Listed entries below:
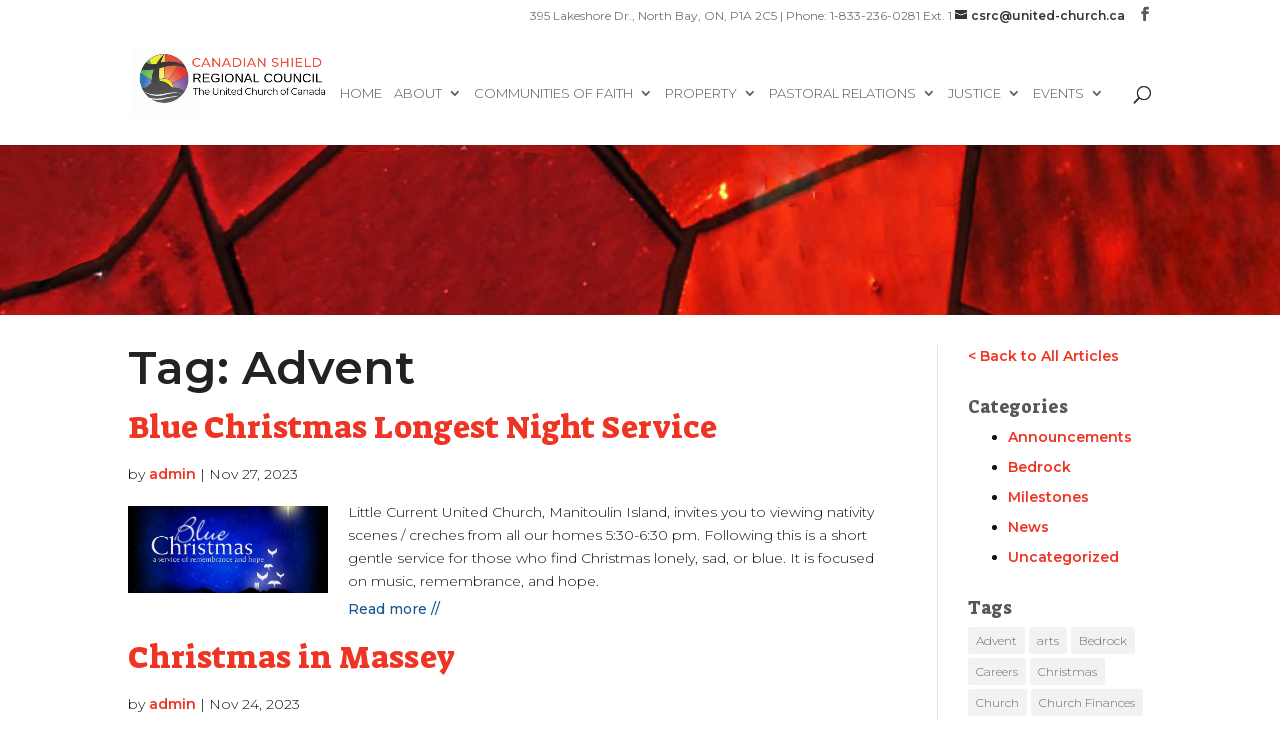

--- FILE ---
content_type: text/css
request_url: https://canadianshieldrc.ca/wp-content/cache/wpfc-minified/l9rmntfx/beam.css
body_size: 293
content:
.rss_header{display:none!important}h3.tribe-events-widget-events-list__event-title{font-size:17px!important}h2.tribe-events-widget-events-list__header-title{display:none}.home-events-feed{width:450px!important}.tribe-events-widget .tribe-events-widget-events-list__event-date-tag-month{font-size:15px!important;color:#c5b6b6!important}.tribe-events-widget-events-list__event-datetime{font-size:17px!important}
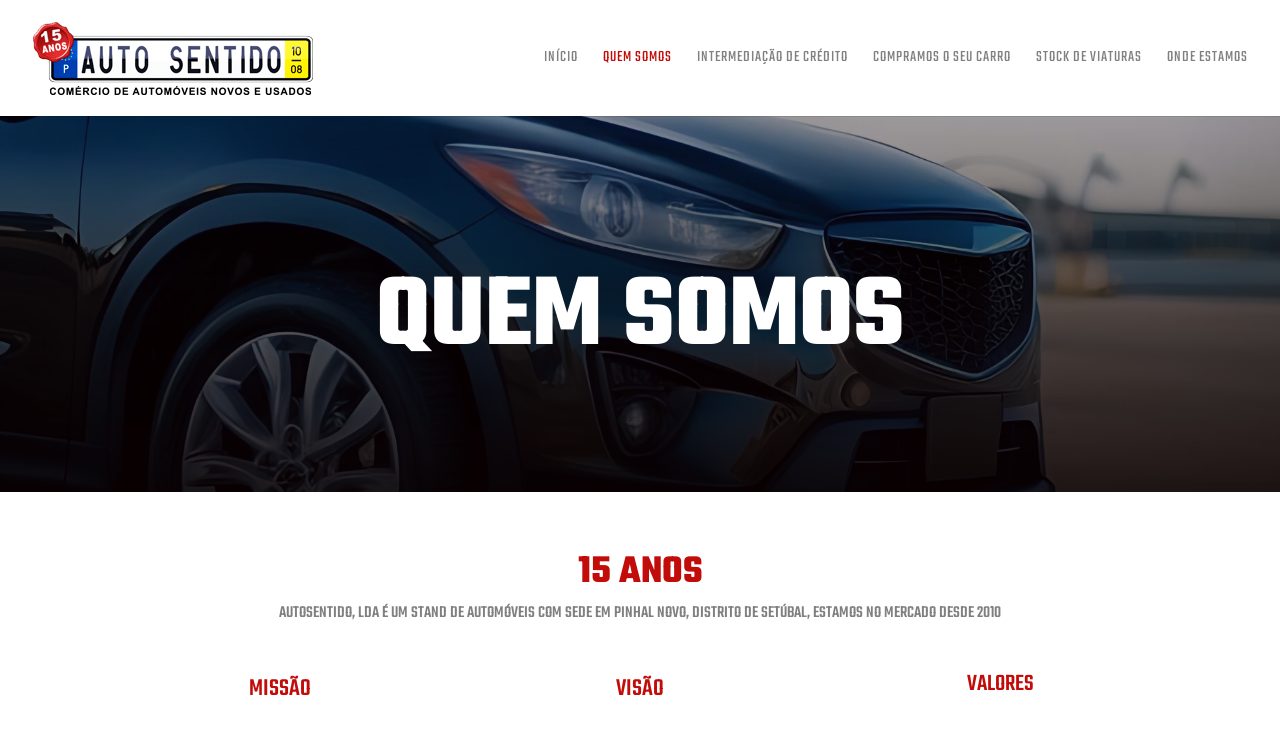

--- FILE ---
content_type: text/css
request_url: https://www.autosentido.com/wp-content/themes/Divi-child/style.css?ver=4.27.5
body_size: 134
content:
/*
Theme Name: Divi Child
Theme URI: http://www.elegantthemes.com/gallery/divi/
Template: Divi
Author: Elegant Themes
Author URI: http://www.elegantthemes.com
Description: Smart. Flexible. Beautiful. Divi is the most powerful theme in our collection.
Version: 4.17.4.1655082986
Updated: 2022-06-13 01:16:26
End of Listed entries.
Directions for this task: Your task is to repeat exactly the lines from the one containing "body_size: 293" through the end of the material, both included, and only those, without pictures.

Solution:
body_size: 293
content:
.rss_header{display:none!important}h3.tribe-events-widget-events-list__event-title{font-size:17px!important}h2.tribe-events-widget-events-list__header-title{display:none}.home-events-feed{width:450px!important}.tribe-events-widget .tribe-events-widget-events-list__event-date-tag-month{font-size:15px!important;color:#c5b6b6!important}.tribe-events-widget-events-list__event-datetime{font-size:17px!important}

--- FILE ---
content_type: text/css
request_url: https://www.autosentido.com/wp-content/themes/Divi-child/style.css?ver=4.27.5
body_size: 134
content:
/*
Theme Name: Divi Child
Theme URI: http://www.elegantthemes.com/gallery/divi/
Template: Divi
Author: Elegant Themes
Author URI: http://www.elegantthemes.com
Description: Smart. Flexible. Beautiful. Divi is the most powerful theme in our collection.
Version: 4.17.4.1655082986
Updated: 2022-06-13 01:16:26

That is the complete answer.